### Consigne à suivre
Prolongez le texte sur la construction réversible à partir de l'endroit où il s'arrête.

### Extrait du document
___
Premier champ important, c’est la question contractuelle, la question du droit privé, chose que beaucoup d’entre vous connaissez, quand vous achetez ou vous vendez un bien, ou quand vous mettez un bien en copropriété ou en volumétrie. Dès ce moment-là, vous devez penser “ réversible “ et rien ne vous empêche dans les textes de penser réversible et d’écrire la réversibilité, donc c’est une première chose à faire.
Les promoteurs, les aménageurs quand ils vendent, les géomètres et les notaires quand ils mettent en copropriété doivent écrire des choses qui permettent de passer d’un usage à l’autre, cela est un point extrêmement important dans un premier temps.
Par la suite il y a le point réglementaire, c'est-à-dire est-ce qu'aujourd'hui les autorisations d’urbanisme, hors le périmètre de Bordeaux, nous permettent de construire réversible ? La réponse est "pas toujours". Ce qu’il faut savoir c’est qu’il y a une forte demande de la pratique en la matière, le rapport de l’architecte François Rebsamen sur la relance durable de la construction, commandé par le Gouvernement, a dit clairement qu’on voulait un permis à plusieurs ou sans destination; nous voyons bien que l’évolution est dans les tuyaux.
Mais ce qu’il faut savoir c’est que d’ores et déjà il existe un certain nombre de textes qui permettent cette réversibilité, et il faut que les acteurs s’en emparent pour que l’on expérimente et que l’on voit comment on fait les choses de la bonne manière.
Vous avez le Permis d’Innover qui a été utilisé à Bordeaux, mais qui peut être utilisé finalement ailleurs, sachant que le permis d’innover a un périmètre d’application restreint puisque l’on parle des OIN (Opération d'Intérêt National), des ORT, des opérations de revitalisation des centres-villes, ou les espaces qui vont donner lieu à la réalisation des Jeux Olympiques 2024, mais toujours est-il que dans ces périmètres nous pouvons refaire ce qui a été pensé dans l’opération réversible de Bordeaux sans difficulté, et c’est un point important.
___
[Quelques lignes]
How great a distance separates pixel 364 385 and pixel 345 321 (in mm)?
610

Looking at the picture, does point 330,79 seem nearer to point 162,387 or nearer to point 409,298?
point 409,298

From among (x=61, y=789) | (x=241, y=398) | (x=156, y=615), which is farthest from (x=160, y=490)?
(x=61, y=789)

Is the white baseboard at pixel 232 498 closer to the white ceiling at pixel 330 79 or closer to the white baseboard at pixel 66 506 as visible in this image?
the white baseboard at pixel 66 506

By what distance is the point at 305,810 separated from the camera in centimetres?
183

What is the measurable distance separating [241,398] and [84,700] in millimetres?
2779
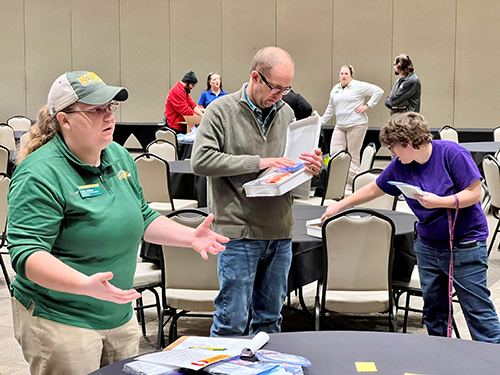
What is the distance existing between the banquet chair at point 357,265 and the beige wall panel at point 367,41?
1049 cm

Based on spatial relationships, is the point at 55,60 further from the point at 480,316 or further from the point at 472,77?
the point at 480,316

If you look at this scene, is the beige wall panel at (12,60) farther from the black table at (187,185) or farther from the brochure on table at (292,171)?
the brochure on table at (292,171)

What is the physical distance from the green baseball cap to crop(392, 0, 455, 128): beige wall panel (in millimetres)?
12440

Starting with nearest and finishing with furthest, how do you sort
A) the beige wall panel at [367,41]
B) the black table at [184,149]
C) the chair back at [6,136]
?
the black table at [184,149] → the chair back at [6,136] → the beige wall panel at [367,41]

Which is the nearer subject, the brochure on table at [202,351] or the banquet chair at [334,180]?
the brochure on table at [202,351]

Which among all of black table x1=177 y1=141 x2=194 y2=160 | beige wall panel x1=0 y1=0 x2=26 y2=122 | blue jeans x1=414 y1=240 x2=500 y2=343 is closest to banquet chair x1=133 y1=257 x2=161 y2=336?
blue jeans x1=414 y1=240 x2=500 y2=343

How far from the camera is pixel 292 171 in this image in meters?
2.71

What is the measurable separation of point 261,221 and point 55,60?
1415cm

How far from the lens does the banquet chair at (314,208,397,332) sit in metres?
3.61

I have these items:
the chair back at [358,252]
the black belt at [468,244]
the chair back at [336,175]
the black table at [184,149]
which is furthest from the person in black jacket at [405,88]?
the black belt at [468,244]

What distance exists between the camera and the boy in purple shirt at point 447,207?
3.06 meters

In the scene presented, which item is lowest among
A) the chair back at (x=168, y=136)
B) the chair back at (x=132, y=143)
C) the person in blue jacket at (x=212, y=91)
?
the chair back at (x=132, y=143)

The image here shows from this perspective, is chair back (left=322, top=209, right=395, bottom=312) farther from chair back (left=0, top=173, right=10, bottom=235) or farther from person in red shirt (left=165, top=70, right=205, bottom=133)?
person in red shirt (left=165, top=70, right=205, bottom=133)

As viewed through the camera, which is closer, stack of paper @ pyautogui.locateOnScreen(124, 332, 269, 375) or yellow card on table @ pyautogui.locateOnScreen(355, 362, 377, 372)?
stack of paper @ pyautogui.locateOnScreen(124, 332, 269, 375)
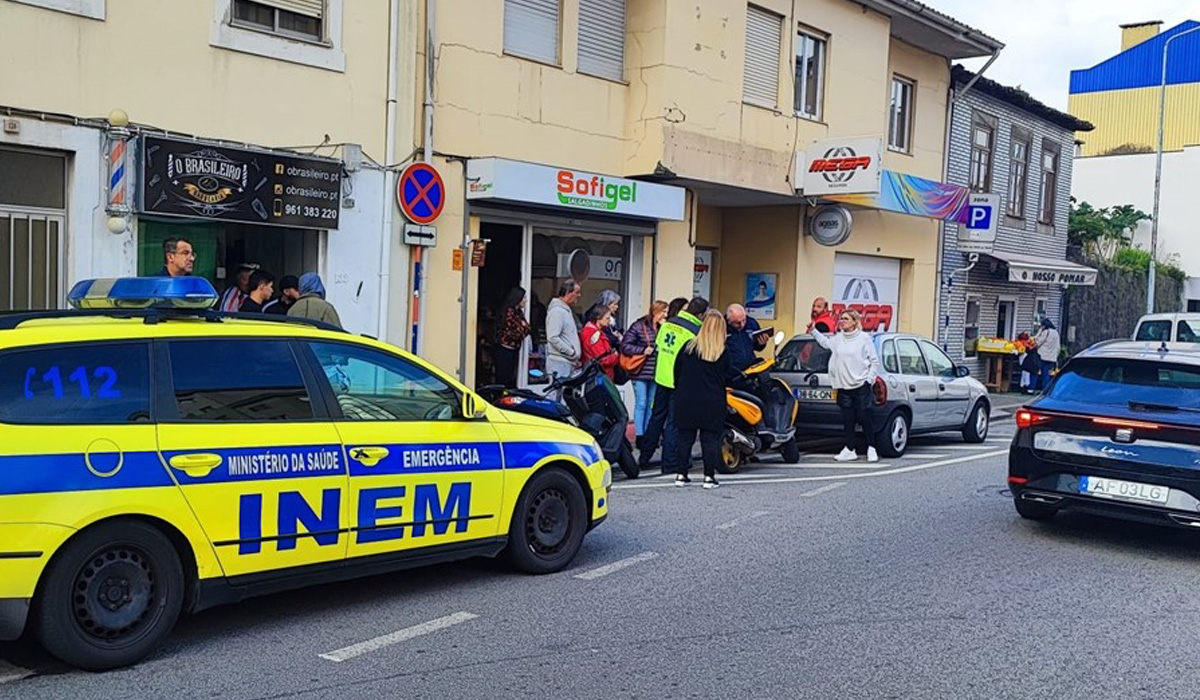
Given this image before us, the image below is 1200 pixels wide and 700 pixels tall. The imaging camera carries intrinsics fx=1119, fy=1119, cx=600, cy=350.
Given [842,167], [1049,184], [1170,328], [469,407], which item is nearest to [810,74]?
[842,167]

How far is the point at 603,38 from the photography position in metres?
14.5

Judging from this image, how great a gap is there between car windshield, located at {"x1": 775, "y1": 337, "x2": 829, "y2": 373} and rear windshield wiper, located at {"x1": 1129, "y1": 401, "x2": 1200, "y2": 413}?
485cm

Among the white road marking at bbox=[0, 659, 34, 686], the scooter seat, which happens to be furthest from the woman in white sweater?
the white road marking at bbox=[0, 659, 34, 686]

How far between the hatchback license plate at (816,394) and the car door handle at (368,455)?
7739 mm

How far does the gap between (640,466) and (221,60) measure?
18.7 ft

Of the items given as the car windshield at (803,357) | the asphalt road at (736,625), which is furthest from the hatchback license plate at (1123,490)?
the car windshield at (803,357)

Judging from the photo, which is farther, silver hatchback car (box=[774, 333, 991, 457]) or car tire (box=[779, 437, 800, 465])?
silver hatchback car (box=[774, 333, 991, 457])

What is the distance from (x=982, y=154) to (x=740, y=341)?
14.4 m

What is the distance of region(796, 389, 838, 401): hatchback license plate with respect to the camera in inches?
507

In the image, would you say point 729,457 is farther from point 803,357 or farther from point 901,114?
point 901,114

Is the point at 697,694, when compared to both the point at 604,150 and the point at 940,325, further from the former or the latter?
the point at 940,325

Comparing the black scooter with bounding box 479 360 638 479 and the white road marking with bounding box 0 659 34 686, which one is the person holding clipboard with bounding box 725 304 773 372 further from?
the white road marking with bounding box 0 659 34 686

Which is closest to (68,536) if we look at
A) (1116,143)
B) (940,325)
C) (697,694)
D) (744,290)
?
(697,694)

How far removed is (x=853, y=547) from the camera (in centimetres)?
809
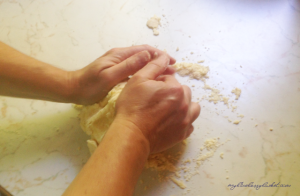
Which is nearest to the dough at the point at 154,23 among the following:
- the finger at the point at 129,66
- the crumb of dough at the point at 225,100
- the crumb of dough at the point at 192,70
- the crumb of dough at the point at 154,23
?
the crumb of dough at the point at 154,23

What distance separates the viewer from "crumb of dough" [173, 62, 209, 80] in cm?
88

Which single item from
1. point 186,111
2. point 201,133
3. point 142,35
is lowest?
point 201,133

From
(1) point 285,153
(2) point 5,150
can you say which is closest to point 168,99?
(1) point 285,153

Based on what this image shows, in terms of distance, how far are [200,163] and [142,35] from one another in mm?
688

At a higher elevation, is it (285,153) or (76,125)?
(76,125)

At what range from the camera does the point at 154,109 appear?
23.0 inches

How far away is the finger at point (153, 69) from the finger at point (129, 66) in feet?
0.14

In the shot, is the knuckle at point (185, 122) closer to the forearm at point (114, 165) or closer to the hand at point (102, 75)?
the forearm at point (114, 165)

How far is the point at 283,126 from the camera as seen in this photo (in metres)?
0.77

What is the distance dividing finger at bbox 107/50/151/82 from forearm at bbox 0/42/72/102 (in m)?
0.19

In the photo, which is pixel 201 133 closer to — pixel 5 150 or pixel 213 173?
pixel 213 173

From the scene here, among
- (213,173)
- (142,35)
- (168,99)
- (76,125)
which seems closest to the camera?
___
### Résultat ci-dessous
Par ailleurs, vous avez aussi un certain nombre d’outils qui ont été mis en place et notamment qui facilitent beaucoup ce que nous appelons l’urbanisme transitoire où l’on va permettre des usages transitoires dans l'attente d’un autre usage.
Vous avez un droit d’expérimentation et de dérogation qui a été donné au Préfet en Avril 2020. Par exemple, le contrat de résidence temporaire qui permet d’utiliser des biens sans en changer la destination, ce qui est extrêmement intéressant. Ce sont des mécanismes qui ont été mis en place ces dernières années et le contrat de résidence temporaire c’est avec la loi ELAN.
Vous avez bien sûr la loi sur les Jeux Olympiques qui a mis en place, le permis de construire à double état permettant d’avoir un permis qui autorise un état provisoire pour faire le village olympique et un état définitif pour faire un grand projet de développement urbain.
Nous voyons donc qu’aujourd’hui dans la réglementation il y a toute une série de dispositifs qui sont en train de se passer et d’évoluer pour permettre la réversibilité des bâtiments, et que ces dispositifs sont d’ores et déjà utilisables.
Réversibilité ne veut pas dire liberté à tout prix
Réversibilité de la construction c’est très bien, mais cela ne veut pas dire liberté à tout prix, et qu’à côté de cette réversibilité il faut mettre en place des outils intelligents de régulation.
Bien sûr, le PLU et les auteurs du PLU ont une responsabilité par rapport à cela, ils doivent permettre une réversibilité avertie pour la mise en œuvre des politiques publiques qui sont nécessaires, à savoir la préservation du logement, le développement de l’activité économique, etc, …
Par Patrick Rubin, Architecte, fondateur, Atelier Canal Architecture et Michèle Raunet, Notaire associée étude Cheuvreux
A lire, sans modération
Construire réversible par Canal Architecture – 50 pages
Qu’attendons-nous pour construire des bâtiments réversibles ?
En posant cette question, et en tentant d’y répondre, Canal participe à l’émergence d’un mouvement en faveur du concept de réversibilité en architecture. S’il est entendu qu’un bâtiment peut avoir plusieurs vies, l’effort est devenu démesuré pour y parvenir, tant l’architecture est le plus souvent contrainte par sa programmation initiale et sa reconversion progressivement complexifiée par la multiplication des normes. L’idée d’habiter, travailler, enseigner, … successivement dans un même lieu engage à dissocier programme et procédé constructif dès la conception, au bénéfice d’une souplesse d’usages dans une géométrie libérée. « Penser réversible », c’est anticiper l’évolution d’un édifice avant même sa construction, pour alléger au maximum les adaptations et leurs coûts, lors de sa transformation.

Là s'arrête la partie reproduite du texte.